Source extract:
Listing 6-2  Obtaining workgroup information

// This listing shows how to obtain workgroup info –
// useful for obtaining peak performance—from the kernel block.
 
static void hello_world_sample2() {
 
    // Get a queue backed by a GPU for running our squaring kernel.
    dispatch_queue_t queue =
       gcl_create_dispatch_queue(CL_DEVICE_TYPE_GPU, NULL);
 
    // Did we get a GPU?  If not, fall back to the CPU device.
    if (queue == NULL) {
        gcl_create_dispatch_queue(CL_DEVICE_TYPE_GPU, NULL);
    }
 
    // In any case, print out the device you're using:
 
    fprintf(stdout, "\nExamining workgroup info for square_kernel on device ");
    print_device_info(gcl_get_device_id_with_dispatch_queue(queue));
 
    // Now find out what OpenCL thinks is the best workgroup size for
    // executing this kernel on this particular device.  Notice that this
    // method is executed in a block, on a dispatch queue you've created
    // with OpenCL.
 
    dispatch_sync(queue,
                  ^{
                      size_t wgs, preferred_wgs_multiple;
                      cl_ulong local_memsize, private_memsize;
 
                      // The next two calls give you information about how much
                      // memory, local and private, is used by the kernel on this
                      // particular device.
                      gcl_get_kernel_block_workgroup_info(square_kernel,
                                CL_KERNEL_LOCAL_MEM_SIZE,
                                sizeof(local_memsize),
                                &local_memsize, NULL);
                      fprintf(stdout, "Local memory size: %lld\n", local_memsize);
 
                      gcl_get_kernel_block_workgroup_info(square_kernel,
                                CL_KERNEL_PRIVATE_MEM_SIZE,
                                sizeof(private_memsize),
                                &private_memsize, NULL);
                      fprintf(stdout,
                          "Private memory size: %lld\n", private_memsize);
 
                       // Ask OpenCL to suggest the optimal workgroup
                       // size for this kernel on this device.
                       gcl_get_kernel_block_workgroup_info(square_kernel,
                               CL_KERNEL_WORK_GROUP_SIZE,
                               sizeof(wgs), &wgs, NULL);
                       fprintf(stdout, "Workgroup size: %ld\n", wgs);
 
                       // Finally, you can ask OpenCL for a workgroup size multiple.
                       // This is a performance hint.
                       gcl_get_kernel_block_workgroup_info(square_kernel,
                               CL_KERNEL_PREFERRED_WORK_GROUP_SIZE_MULTIPLE,
                               sizeof(preferred_wgs_multiple),
                               &preferred_wgs_multiple, NULL);
                       fprintf(stdout, "Preferred workgroup size multiple: %ld\n",
                               preferred_wgs_multiple);
 
                      // You can now use these workgroup values to craft an
                      // appropriate cl_ndrange structure for use in launching
                      // your kernel.

Record list:
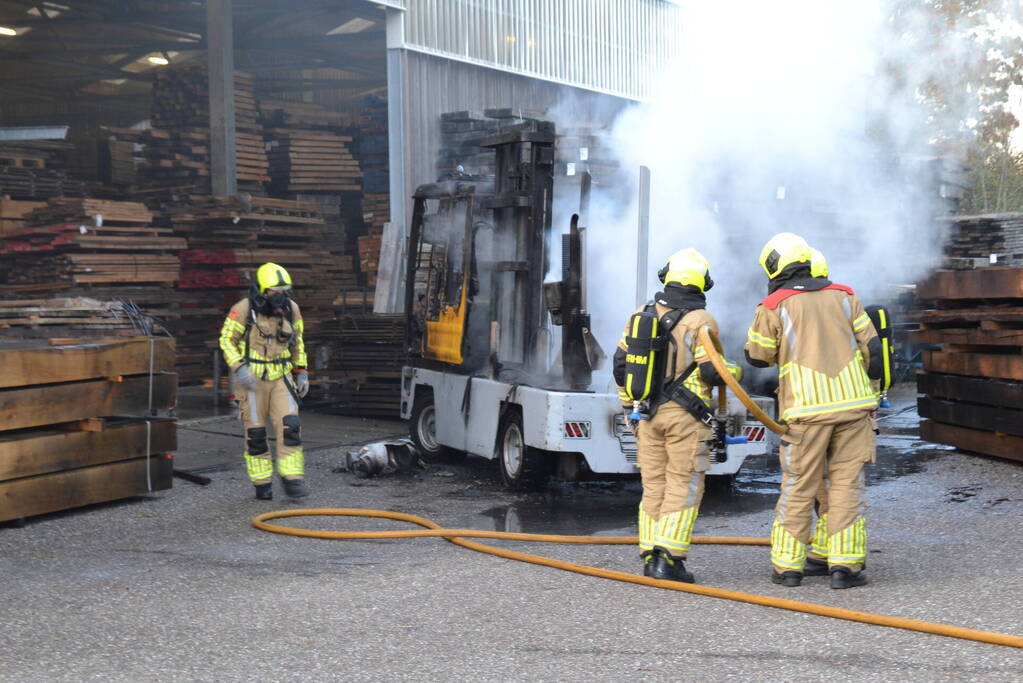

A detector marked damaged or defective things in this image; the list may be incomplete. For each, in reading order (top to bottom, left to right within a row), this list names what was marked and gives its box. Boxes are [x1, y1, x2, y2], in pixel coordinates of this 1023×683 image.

burned forklift [398, 121, 769, 484]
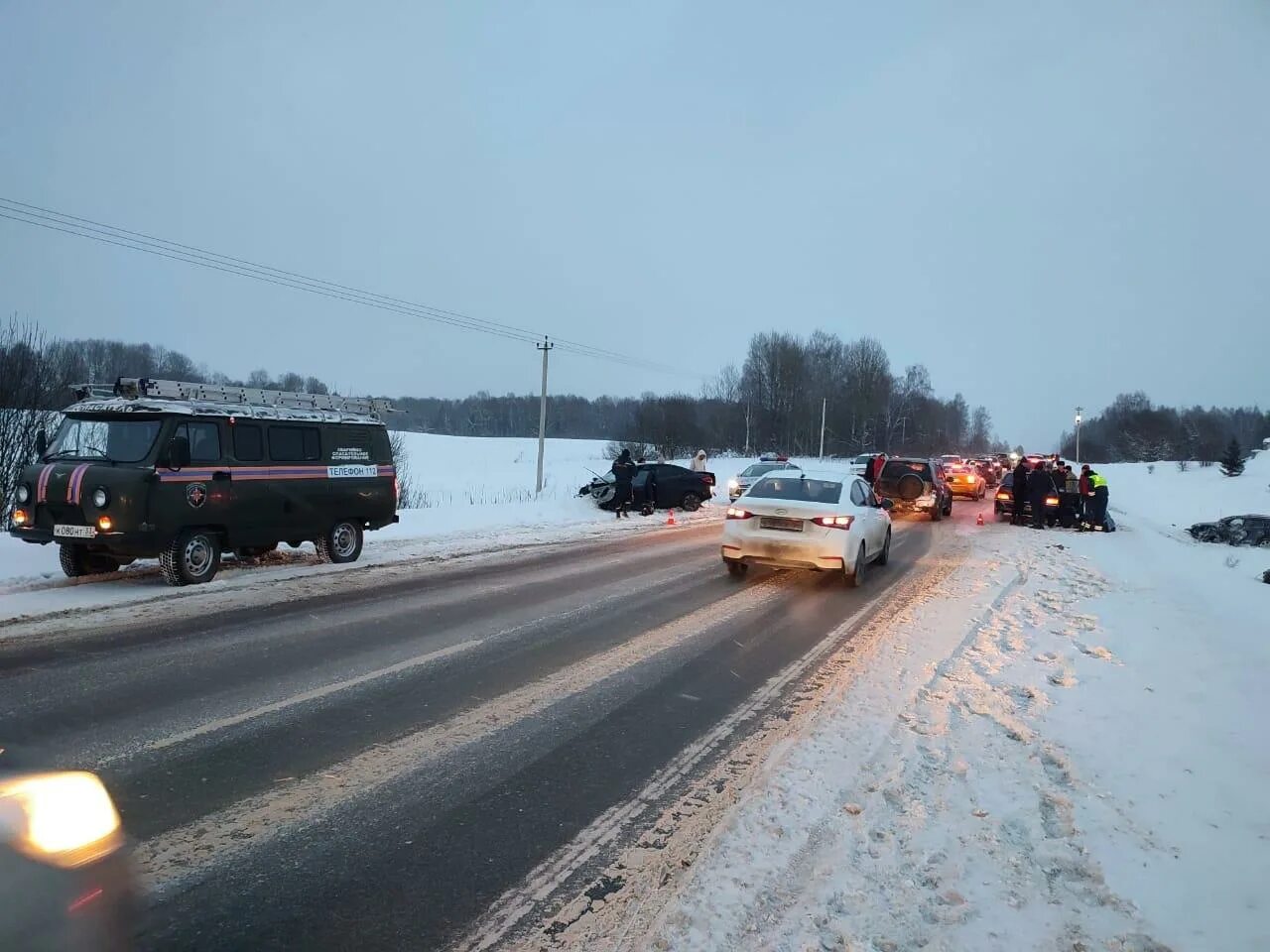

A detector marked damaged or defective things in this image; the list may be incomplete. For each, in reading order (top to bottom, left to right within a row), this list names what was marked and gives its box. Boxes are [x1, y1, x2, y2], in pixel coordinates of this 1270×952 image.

overturned black car [579, 462, 714, 512]
damaged vehicle [579, 462, 714, 512]
overturned black car [1191, 516, 1270, 547]
damaged vehicle [1191, 516, 1270, 547]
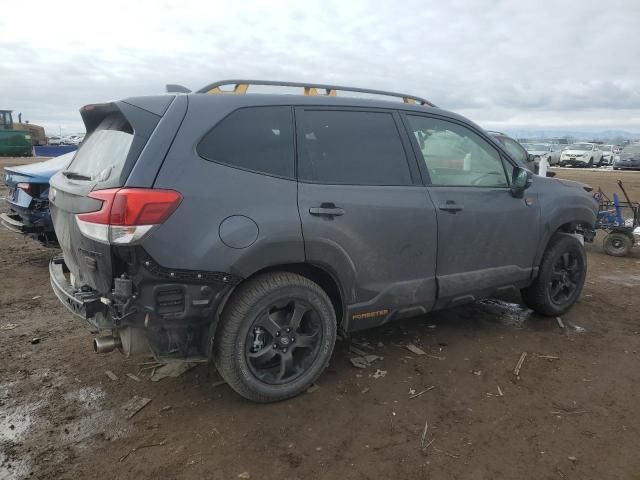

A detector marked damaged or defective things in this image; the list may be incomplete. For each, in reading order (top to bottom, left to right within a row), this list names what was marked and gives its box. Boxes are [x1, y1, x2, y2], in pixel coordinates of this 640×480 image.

rear bumper damage [49, 251, 240, 360]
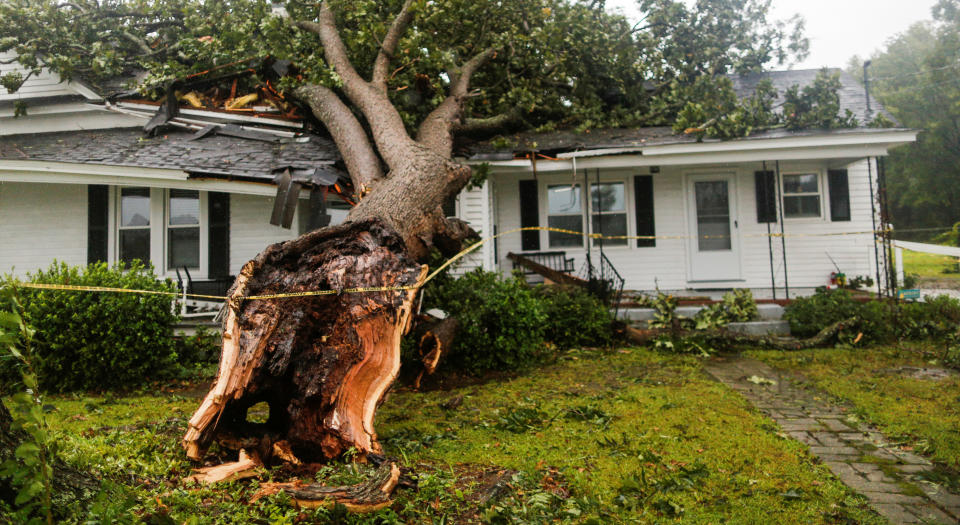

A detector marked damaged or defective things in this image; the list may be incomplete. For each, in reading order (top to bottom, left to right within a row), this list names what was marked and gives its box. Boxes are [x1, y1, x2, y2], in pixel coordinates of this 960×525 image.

damaged roof section [0, 127, 344, 182]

Written problem 1: In the OpenCL workgroup listing, substitute "doubling kernel" for "squaring kernel" and write out the passage that begins at the words "Listing 6-2  Obtaining workgroup" and stops after "the CPU device.".
Written problem 2: Please reproduce the rows word for word, from their start through the line that contains "rear bumper damage [49, 251, 240, 360]", and leave the pictures out.

Exercise solution 1:
Listing 6-2  Obtaining workgroup information

// This listing shows how to obtain workgroup info –
// useful for obtaining peak performance—from the kernel block.
 
static void hello_world_sample2() {
 
    // Get a queue backed by a GPU for running our doubling kernel.
    dispatch_queue_t queue =
       gcl_create_dispatch_queue(CL_DEVICE_TYPE_GPU, NULL);
 
    // Did we get a GPU?  If not, fall back to the CPU device.

Exercise solution 2:
A detector marked damaged or defective things in this image; the list may be incomplete. For each, in reading order (top to bottom, left to right within a row), this list names what was marked and gives its box. Boxes are [x1, y1, x2, y2], in pixel coordinates of this 1023×683 image.

burned forklift [398, 121, 769, 484]

A detector marked damaged or defective things in this image; the list may be incomplete. For each, in reading order (top to bottom, left to right within a row), this list names what was marked and gives its box. Boxes are [x1, y1, x2, y2], in pixel coordinates of this 1270×952 image.

overturned black car [579, 462, 714, 512]
damaged vehicle [579, 462, 714, 512]
overturned black car [1191, 516, 1270, 547]
damaged vehicle [1191, 516, 1270, 547]

A detector marked damaged or defective things in this image; the list may be incomplete. For each, in reading order (top to bottom, left to right within a row), this list names what was marked and gives its box. Boxes are [x1, y1, x2, y2], in pixel coordinates of this 640×480 image.

rear bumper damage [49, 251, 240, 360]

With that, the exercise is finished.